===== Data for this task

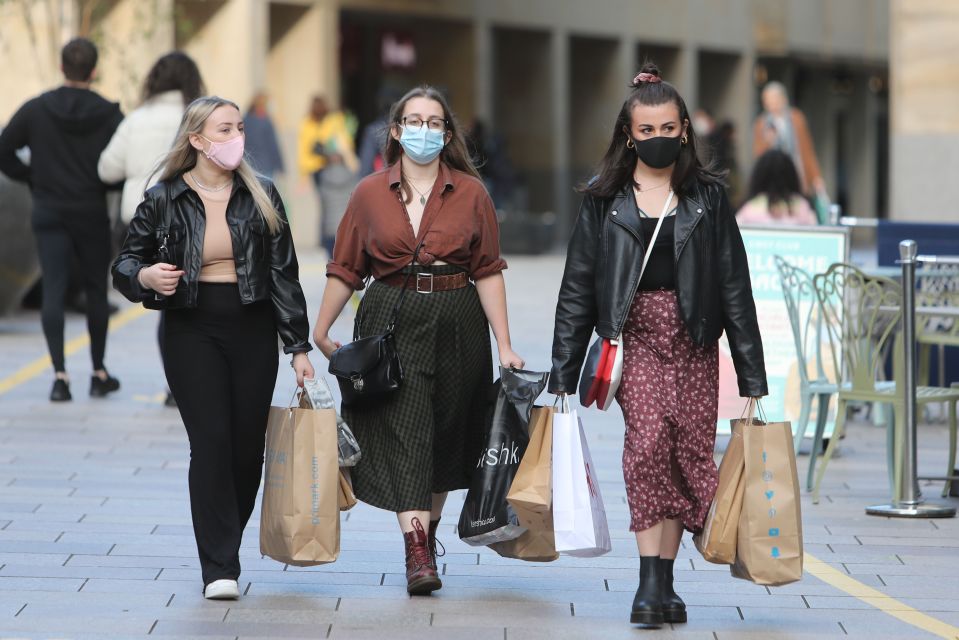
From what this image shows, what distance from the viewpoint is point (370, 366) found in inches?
229

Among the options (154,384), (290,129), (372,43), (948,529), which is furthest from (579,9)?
(948,529)

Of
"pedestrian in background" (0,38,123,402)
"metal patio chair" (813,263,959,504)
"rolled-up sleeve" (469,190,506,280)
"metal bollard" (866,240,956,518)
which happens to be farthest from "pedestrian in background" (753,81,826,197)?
"rolled-up sleeve" (469,190,506,280)

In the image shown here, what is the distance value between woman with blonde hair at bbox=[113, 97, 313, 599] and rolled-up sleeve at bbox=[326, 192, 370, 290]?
16cm

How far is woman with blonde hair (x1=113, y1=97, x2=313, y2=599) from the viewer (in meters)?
5.82

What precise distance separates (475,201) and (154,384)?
5653 millimetres

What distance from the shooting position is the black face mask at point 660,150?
5.54m

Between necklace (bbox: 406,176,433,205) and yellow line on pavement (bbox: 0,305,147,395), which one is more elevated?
necklace (bbox: 406,176,433,205)

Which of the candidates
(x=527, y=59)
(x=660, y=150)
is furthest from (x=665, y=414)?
(x=527, y=59)

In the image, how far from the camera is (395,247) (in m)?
5.91

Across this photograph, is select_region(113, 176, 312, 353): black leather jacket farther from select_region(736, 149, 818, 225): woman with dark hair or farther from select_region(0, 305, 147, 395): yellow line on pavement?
select_region(0, 305, 147, 395): yellow line on pavement

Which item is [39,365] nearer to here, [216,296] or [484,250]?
[216,296]

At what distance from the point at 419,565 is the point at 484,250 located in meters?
1.07

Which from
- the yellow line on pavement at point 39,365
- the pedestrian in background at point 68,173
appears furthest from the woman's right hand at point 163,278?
the yellow line on pavement at point 39,365

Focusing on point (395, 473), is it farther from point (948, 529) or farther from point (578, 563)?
point (948, 529)
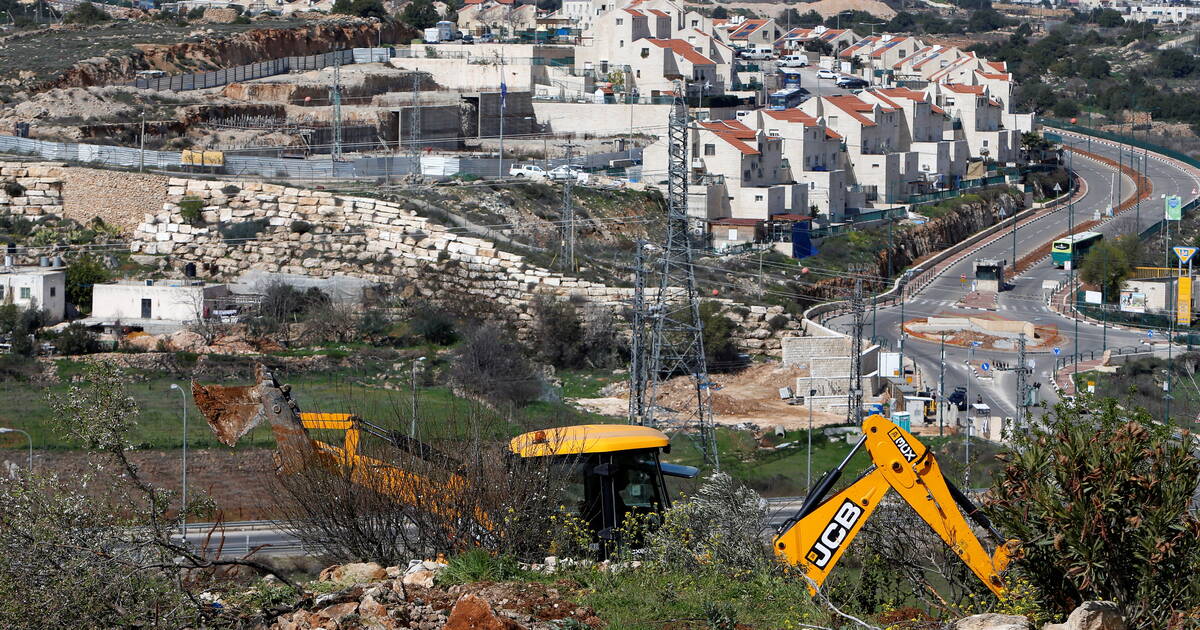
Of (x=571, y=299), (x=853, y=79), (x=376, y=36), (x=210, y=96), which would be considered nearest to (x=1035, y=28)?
(x=853, y=79)

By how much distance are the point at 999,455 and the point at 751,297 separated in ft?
107

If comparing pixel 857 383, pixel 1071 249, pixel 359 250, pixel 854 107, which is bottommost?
pixel 857 383

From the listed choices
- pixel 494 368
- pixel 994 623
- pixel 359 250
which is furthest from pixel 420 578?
pixel 359 250

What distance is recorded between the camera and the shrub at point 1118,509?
909 cm

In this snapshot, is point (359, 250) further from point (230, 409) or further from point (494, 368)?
point (230, 409)

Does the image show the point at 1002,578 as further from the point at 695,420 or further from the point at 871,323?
the point at 871,323

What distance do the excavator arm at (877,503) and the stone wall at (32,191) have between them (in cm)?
3653

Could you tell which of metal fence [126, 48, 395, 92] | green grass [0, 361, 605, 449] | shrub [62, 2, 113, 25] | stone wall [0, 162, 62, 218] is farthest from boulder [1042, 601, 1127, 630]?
shrub [62, 2, 113, 25]

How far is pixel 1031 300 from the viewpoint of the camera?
162 feet

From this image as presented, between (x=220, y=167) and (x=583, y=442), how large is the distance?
3597 centimetres

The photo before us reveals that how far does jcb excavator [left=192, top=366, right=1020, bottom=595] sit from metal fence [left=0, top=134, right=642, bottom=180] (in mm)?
33059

==========

Quote every line from the line containing "If comparing pixel" through the closing line of the listing, including both.

- **Complete output**:
If comparing pixel 857 383, pixel 1071 249, pixel 359 250, pixel 854 107, which is bottommost?
pixel 857 383

From the listed choices
- pixel 494 368
- pixel 994 623
- pixel 359 250
which is furthest from pixel 420 578?
pixel 359 250

What distance is recorded between the camera and the shrub at point 1118,509?
909 cm

In this snapshot, is point (359, 250) further from point (230, 409) or further from point (494, 368)?
point (230, 409)

Does the image show the point at 1002,578 as further from the point at 695,420 or further from the point at 871,323?
the point at 871,323

What distance do the excavator arm at (877,503) and the stone wall at (32,191) have between them (in cm)?
3653

Could you tell which of metal fence [126, 48, 395, 92] | green grass [0, 361, 605, 449] | shrub [62, 2, 113, 25] | stone wall [0, 162, 62, 218] is farthest from boulder [1042, 601, 1127, 630]?
shrub [62, 2, 113, 25]

How far is pixel 1031 300 from the viewpoint of the camera?
162 feet

From this image as presented, between (x=220, y=167) and (x=583, y=442), how large is the distance?
3597 centimetres

The photo before us reveals that how far does jcb excavator [left=192, top=366, right=1020, bottom=595] sit from metal fence [left=0, top=134, right=642, bottom=180] (in mm)?
33059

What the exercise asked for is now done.